EXERCISE SET:
(1) From the physics forum thread, reproduce the passage between "hey man/woman................." and "is at rest?", inclusive.
(2) In the physics forum thread, what does yrelhan4 say the given coefficient of friction is?
(3) Extend the physics forum thread by writing what comes next after its final post.

What the heck is that ?
Sry i only understand english

- yrelhan4

Ignore the hindi part. Its just the translation of the question.

- anonymous

I ve got d ans.

- yrelhan4

For the first question?

- anonymous

yes

- yrelhan4

Its a. Might me some minor mistake.

- anonymous

Here
Suppose the block has moved a distance x

- anonymous

then at position x balance the forces i.e.
mgsin(-) - umgcos(-) = 0
Integrate this from 0 to x

- anonymous

u get the answer on simplification.

- anonymous

Reply when done

- yrelhan4

Well i get this sin(-)=mu*x^2/2*cos(-)
Doesnt give me the required answer? @lordcyborg

- anonymous

there is no m term on RHS

- anonymous

and u missed an 'x' term on LHS

- yrelhan4

There is. You see the coefficient of friction given is mu=mu(not)*x.
Ah, so we are not balancing forces, we are conserving the work. I get it.
But that still doesnt give me a ?

- anonymous

hey man/woman.................
on integrating u get mgsin(theta)*x=u.mgcos(theta)*(x^2)/2
Cut mg and 'x' on both sides..........
U get the answer........now try it fast

- yrelhan4

Oh. But you cant balance forces for the body to stop right? You have to conserve the work done?

- yrelhan4

When you balance forces, it means there is no acceleration. It doesnt necessarily mean that the body is at rest?
And a man.

- anonymous

lol.........Dont go too deep...........i'm balancing forces when body is at rest

- yrelhan4

I dont think you can balance force for the body to be at rest.

- anonymous

ya we cannot all times.........bt we can

- yrelhan4

Why doesnt conservation of energy give me the answer?

- anonymous

coz u can apply dt when there are conservative forces.......in this case friction is not acting as a conservative force..........Now dont make me bore

- yrelhan4

You can leave if you are getting bored. You chose to answer my question. I didnt tell you to come here and help me. Thank you.

- anonymous

C'mon man............I gave u the perfect(i suppose) reasons.........now go and sleep it 2:15 a.m.

- yrelhan4

Yeah you did. Thank you.

DATASET EXCERPT:
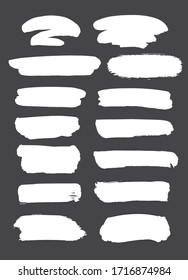 Collection of miscellaneous grunge brush strokes in white isolated over dark grey background. Set of design elements. Vector illustration.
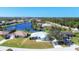 Aerial view showing a single-Gathering home near a lake in a residential area at 2271 Paraiso Ct, Englewood, FL 34224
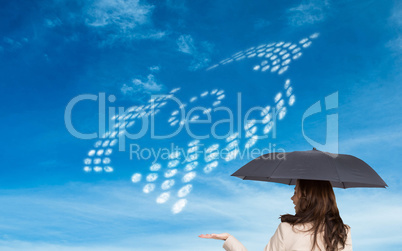 Composite image of elegant businesswoman holding black umbrella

TASK-BY-TASK ANSWERS:
(1)
hey man/woman.................
on integrating u get mgsin(theta)*x=u.mgcos(theta)*(x^2)/2
Cut mg and 'x' on both sides..........
U get the answer........now try it fast

- yrelhan4

Oh. But you cant balance forces for the body to stop right? You have to conserve the work done?

- yrelhan4

When you balance forces, it means there is no acceleration. It doesnt necessarily mean that the body is at rest?

(2) It is mu = mu(not)*x, the coefficient mu-naught multiplied by x.

(3)
- shubhamsrg

|dw:1364764688058:dw|
a = gsin@ - u0 x gcos@
vdv = (gsin@ - u0 xgcos@)dx
=> 0 = gsin@ x - u0 gcos@ x^2/2
x=0 and x = 2tan@/u0

- shubhamsrg

for 2nd part, limit of v will be from 0 to v, of x will be 0 to tan@/u0
^_^

- yrelhan4

:O mere dimaag me kabhi nhi aata ye,
2nd part konsa? Heat produced?

- shubhamsrg

oh sorry, nahi 3rd part me ye.
heat produced me work energy lagayenge
(SHAYAD) :/

- yrelhan4

Hmm. Equation likh do 2nd part ke liye. :/

- shubhamsrg

|dw:1364765247915:dw|
mgh + integral (mg sin@ - u0x mgcos@) dx = change in kinetic energy + heat
change in KE = 0 hai
x ka limit 0 to max tak jayega.

- shubhamsrg

(SHAYD)
:/

- shubhamsrg

check kar lena, maine bola hai to high probability hai ki galat hoga.
3 baj gaya! :O
gtg
bye

- yrelhan4

Acha ruk.. Sahi hoga. :/
Ke 0 kyun hai?
x to lamit 0 se x/2 tak nhi jayega?

- yrelhan4

@Vincent-Lyon.Fr We got the first and the last part. For the second part what would be the work energy equation?

- Vincent-Lyon.Fr

Answers to all 3 questions are no 1.
I solved 1st question by dynamics
3rd question is just substituting cos and sin.
3rd question is computing the decrease in mechanical energy.

- yrelhan4

1st one by 1=v*dv/dx right?

- yrelhan4

a*

- Vincent-Lyon.Fr

For the first question, N's 2nd law gives :
\(\ddot x+(\mu_og\cos\theta) x=g\sin\theta\)
If you use \(\omega ^2=\mu_og\cos\theta\)
the solution is
\(x(t)=\Large\frac{\tan\theta}{\mu_o}\normalsize (1-\cos\omega t)\)

- Vincent-Lyon.Fr

I'll try solving it by work-energy theorem tomorrow, but now I have to go to bed.

- yrelhan4

Yeah i am looking for that solution. Alright. Thank You.

- Vincent-Lyon.Fr

At the top, \(\cos \omega t=1\)
At the bottom, \(\cos \omega t=-1\)
Halfway, \(\cos \omega t=0\)
The rest is easy.

- yrelhan4

Right. I'll try and get back. And please see if we can do it by work energy theorem too.

- anonymous

if i use work energy theorem i get some weird answer..
Net work done = change in K.E
since Initially its at rest and finally also at rest.. change in K.E = zero
hence net work done = zero
now there are two forces doing work, gravity Wg = mgcos(theta) x
and friction
Wf = - mgsin(theta)ux^2
Wg + Wf = zero
but solving that gives a weird answer for x .. none of them listed :P..

- anonymous

sorry i flipped sin and cosine terms... so the answer should be 4 like someone said earlier.. :-/..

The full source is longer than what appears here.